I giovani, tondeggianti, richiamano in entrambe le specie la livrea materna, con strisce scure su grandi macchie di fondo bianche o rosse, sicuramente mimetiche nel variopinto mondo delle formazioni madreporiche, ricche di giochi di luce, con chiari e scuri in movimento.
Etologia-Biologia Riproduttiva
La dieta dell’Aracana aurita è basata principalmente su crostacei ed anellidi bentonici, ma anche su cnidari ed i detriti commestibili che cadono sul fondo. È stato filmato mentre caccia su un fondale sabbioso, fra sparute piante acquatiche, piccoli crostacei ed altri invertebrati bentonici che snida con inattesi e forti soffi d’acqua.
Per scoraggiare i predatori, come accade nel mondo dei pesci scatola, anche qui la pelle è intrisa di un potente veleno, la tetrodotossina, rilasciata quando il pesce è irritato e ancor più alla sua morte, uccidendo in questo caso gli eventuali ospiti dell’aquario in cui vive. Specie spettacolare quindi, ma idonea solo alle grandi vasche degli acquari pubblici, tanto più che, vista la profondità in cui vive, mal sopporta temperature superiori ai 16 °C.
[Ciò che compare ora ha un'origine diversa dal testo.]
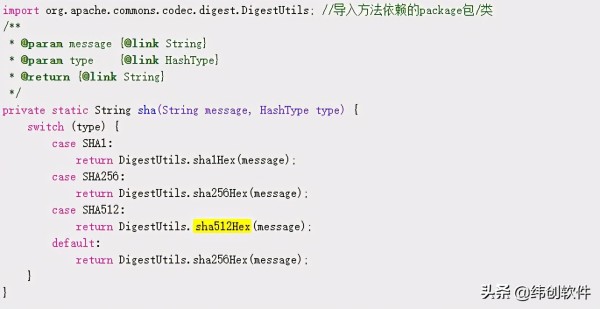 通用的Java工具类，帮你快速提升编码效率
Non si sa un gran che su questo pesce, salvo che le uova vengono affidate alle correnti e che non si tratta di una specie in pericolo.
La resilienza è buona e l’indice di vulnerabilità bassissimo, segnando (2019) appena 10 su una scala di 100.
Sinonimi
Ostracion auritus Shaw, 1798; Ostracion spilogaster Richardson, 1840.